Selon l’entrée du 3 juin dans ce carnet, un cimetière peut cacher bien des surprises. J’en ai encore eu la preuve aujourd’hui en me rendant au cimetière Mont-Hermon à Sillery, lieu qui recèle l’histoire des Anglais de Québec à partir de 1848.
En fait, c’est au printemps de cette année que des hommes d’affaires, des marchands et des constructeurs de navires de foi protestante et de langue anglaise convoquent une assemblée publique pour discuter de la possibilité d’aménager, en milieu rural, un cimetière pour recevoir le trop-plein de celui de la ville, situé sur la rue Saint-Jean, autour de l’église St. Mathew’s (aujourd’hui bibliothèque municipale). À l’aide de John Gilmour, la Quebec Protestant Cemetery Association fut créée. Sous la présidence de George O’Kill Stuart, l’association réussit rapidement à amasser les fonds nécessaires à l’achat du terrain.

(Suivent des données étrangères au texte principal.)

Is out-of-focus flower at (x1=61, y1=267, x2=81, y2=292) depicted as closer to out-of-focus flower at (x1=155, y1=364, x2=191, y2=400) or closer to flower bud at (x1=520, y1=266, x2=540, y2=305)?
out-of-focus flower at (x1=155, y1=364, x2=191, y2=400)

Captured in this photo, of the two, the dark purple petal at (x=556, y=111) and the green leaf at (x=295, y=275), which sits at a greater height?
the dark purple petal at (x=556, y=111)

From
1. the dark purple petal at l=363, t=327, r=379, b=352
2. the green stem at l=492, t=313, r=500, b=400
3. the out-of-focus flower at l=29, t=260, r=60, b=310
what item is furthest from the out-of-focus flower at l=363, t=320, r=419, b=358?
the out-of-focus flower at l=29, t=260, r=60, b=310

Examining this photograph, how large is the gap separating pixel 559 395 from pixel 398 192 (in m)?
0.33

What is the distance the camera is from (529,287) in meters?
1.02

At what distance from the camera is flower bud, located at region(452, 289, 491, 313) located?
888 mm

L’année suivante le nom d’une montagne biblique située à la frontière du Liban et de la Syrie dont une partie du versant méridional se trouve aujourd’hui sous contrôle israélien est choisi: Mount Hermon Cemetery.
Louis-Jacques Dorais, ami de longue date and professeur d’anthropologie à l’université Laval, m’a servi de guide pour découvrir aux marges des secteurs Y et Z (coin sud-ouest) de ce vaste espace vert aux arbres bicentenaires le monument érigé en 2003 à la douce mémoire des Inuit inhumés ici entre 1948 et 1975. Il s’agit d’un simple inuksuk, visible aussi de la côte de l’Église si le passant sait où fixer le regard. On estime à une trentaine le nombre d’Inuit décédés à Québec lors un séjour à l’hôpital Laval pour recevoir des soins—le plus souvent pour la tuberculose. À partir de la signature de la convention de la Baie James en 1975, la situation a changé. Le Conseil régional de la santé et des services sociaux formé à l’époque, auquel participaient les Inuit eux-mêmes, exigeait dorénavant le rapatriement de ceux et celles décédés dans les hôpitaux du Sud.

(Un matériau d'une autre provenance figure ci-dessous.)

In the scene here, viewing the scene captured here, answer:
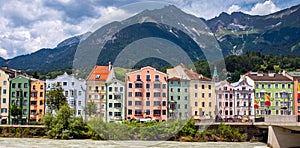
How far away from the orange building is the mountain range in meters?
4.48

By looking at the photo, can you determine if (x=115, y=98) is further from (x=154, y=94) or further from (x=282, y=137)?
(x=282, y=137)

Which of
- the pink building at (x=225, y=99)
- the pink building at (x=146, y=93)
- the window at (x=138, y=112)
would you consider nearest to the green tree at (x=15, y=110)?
the pink building at (x=146, y=93)

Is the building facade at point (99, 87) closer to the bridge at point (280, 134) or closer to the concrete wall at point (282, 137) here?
the bridge at point (280, 134)

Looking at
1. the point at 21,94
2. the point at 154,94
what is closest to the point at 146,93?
the point at 154,94

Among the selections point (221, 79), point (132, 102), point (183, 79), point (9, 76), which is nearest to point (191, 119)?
point (183, 79)

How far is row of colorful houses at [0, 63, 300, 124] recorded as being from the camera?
38.9 m

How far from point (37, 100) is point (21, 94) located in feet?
6.06

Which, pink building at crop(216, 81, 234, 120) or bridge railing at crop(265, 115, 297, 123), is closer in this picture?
bridge railing at crop(265, 115, 297, 123)

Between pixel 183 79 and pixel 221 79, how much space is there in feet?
39.5

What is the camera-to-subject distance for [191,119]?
116 feet

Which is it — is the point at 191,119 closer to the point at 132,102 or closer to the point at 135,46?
the point at 132,102

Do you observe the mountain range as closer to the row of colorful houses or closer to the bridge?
the row of colorful houses

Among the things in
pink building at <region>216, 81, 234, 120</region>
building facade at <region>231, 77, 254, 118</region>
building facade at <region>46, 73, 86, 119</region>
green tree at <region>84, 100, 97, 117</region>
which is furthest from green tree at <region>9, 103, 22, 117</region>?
building facade at <region>231, 77, 254, 118</region>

À quelques mètres seulement de l’inuksuk se trouve la pierre tombale de Meetook, maman bien aimée de Mossee Lewis. De cette pierre, on peut déduire que Meetook venait peut-être de l’ïle de Baffin, de Davis Inlet ou d’ailleurs. Chose certaine, elle n’était pas du nord du Québec. Comment savoir? C’est que devant la difficulté d’épeler le nom des gens du Grand-Nord, le gouvernement fédéral créa un système de nommer qui attribuait tout simplement à chaque Inuit un chiffre identitaire et un code alphanumérique correspondant à sa région d’origine. Pour le nord québécois, deux provenances étaient possibles, les régions E-8 et E-9. Lors des rencontres entre représentants du gouvernement et Inuit, ces derniers devaient porter un collier arborant chiffre et code, ce que l’on appelle communément dans le langage des forces armées en temps de guerre un « dog tag ».

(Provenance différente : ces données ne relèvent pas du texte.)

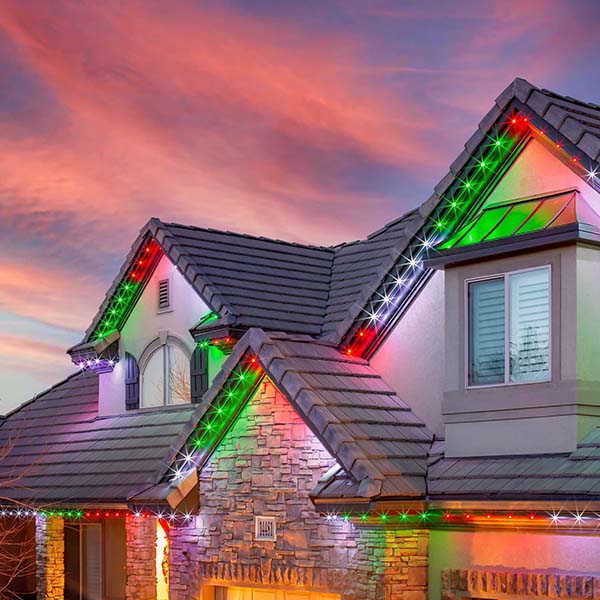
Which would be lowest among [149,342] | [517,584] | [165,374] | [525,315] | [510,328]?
[517,584]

L’accès au monument Inuit se fait mieux par le Parc des voiliers, où il y a une entrée piétonnière, et non par le Chemin Saint-Louis. En fait, cette parcelle faisait autrefois partie du cimetière, mais en 1964, l’Association du cimetière Mont-Hermon en a fait don à la ville de Sillery. Pour moi, ce tout petit parc a une signification disproportionnée à sa superficie. À tous les deux ans environ, entre 1972 et 1990, l’année de la mort de ma mère, mes parents venaient à Québec nous rendre visite. Jacasseuse ma mère, elle se frustrait vite à Québec en raison de la barrière linguistique. Habituée à parler à tous et à chacun, elle était parfois convaincue qu’il y avait ici une conspiration contre elle. Rien de mieux pour la calmer qu’une promenade du Chemin Gomin (chez nous) au Parc des voiliers. « C’mon, Bert, let’s take a walk », disait-elle à mon père en lui prenant par la main. Seuls, assis sur ce banc faisant face au fleuve, ils regardaient passer pendant de longs moments le trafic fluvial tout en admirant le paysage et la silhouette de la ville de Québec.